There is no one perfect way to price. I’ve never been a fan of having a set percentage markup for products or a required profit goal for services. Every business is different and so many factors need to be evaluated. That’s why I designed this series of post, to help you make the very best decisions for your business. So let’s walk through a few examples to see this magic in action.

Example – Photographer

You’re a portrait photographer. You sell custom albums with your sessions.

$500 (what you charge the client) – $200 (what it costs you) = $300 (your profit)

While that’s a positive number, let’s break down the time it takes you to create the final album. Let’s say you spend 3 hours editing the images and another 2 hours communicating with the client and designing the album. That’s 5 hours it costs you to get to the final product.

$300 (profit) / 5 hours = $60 an hour

Example – Videographer

You’re a wedding videographer. Your wedding day package costs $3000. This includes 8 hours filming the wedding day and the final edited film on DVD. It takes another 40 hours to edit down to the final video for a total of 48 hours.

$3000 (client package) / 48 hours (to final product) = $62.50 an hour

Example – Etsy Shop Owner

You’re an Etsy shop owner that makes custom jewelry. Your most popular necklace sells for $20. The materials cost you $2 plus processing fees of $1 for a total of $3 in costs.

$20 (customer pays for necklace) – $3 (materials and processing fees) = $17 profit

If it takes you half an hour to make 1 necklace, package it and ship, that means you can make 2 necklaces an hour.

2 necklaces an hour x $17 profit = $34 an hour

Example – Graphic Designer

As a graphic designer, it’s even more important you know how much time your offerings involve. Let’s say you have a $1500 package that includes a branding consult, logo and brand package design and 3 marketing pieces like business cards. You add up the average amount of time you spend with each client to be about 30 hours between emails, phone calls, brainstorming, initial designs and finalizing the final product.

$1500 package / 30 hours = $50 an hour

You’ll Also Need to Consider…

You’re self employed so your profits go to paying your business expenses (this post will help you define those), income taxes (state and federal) and paying yourself.

It’s really important you know your numbers, because a large part of your profits won’t go in your pocket. So we need to evaluate if your current pricing is sustainable. If not, you either need to increase your prices or decrease the amount of time it takes to create your product, so you can produce more. The goal is to create prices and profit goals that support your business and lifestyle even after all the bills and taxes are paid!

If you are not tracking your time on client projects, you need to start today. It’s amazing how much time in a day slips away doing client calls, following up on a project, or just perfecting one last detail. You might be amazed to find out how much time you’re actually spending on a project versus how much you estimate you spend on a project.

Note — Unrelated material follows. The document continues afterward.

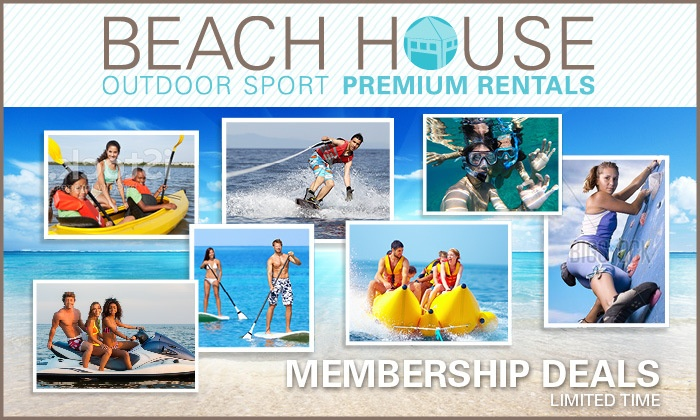 Apex Luxury Rental LLC - Far South Chicago: Up to 50% Off watersport rental at Apex Luxury Rental LLC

There are many tools to help you track your time accurately, however I recommend Hubstaff – they offer a robust time tracking service along with a host of other tools (timesheets, invoicing, budgeting, scheduling, monitoring, etc.).

So Now What?

It’s time to put your individual products and services to the test! Make sure you snag your free Profitability Test Cheat Sheet below. Print it out as many times as you need to test all of your products and services. It’ll be super important to have these complete for the next post. We’re going to set sales goals with all of your products and services to make sure you’re making plenty of money in your business.

Should You Use Cash or Accrual Accounting?

How to Depreciate a Fixed Asset

 

Amy Northard, CPA

The Accountant for Creatives
+ taxes + bookkeeping + consulting
+ Hang out with me over on Instagram!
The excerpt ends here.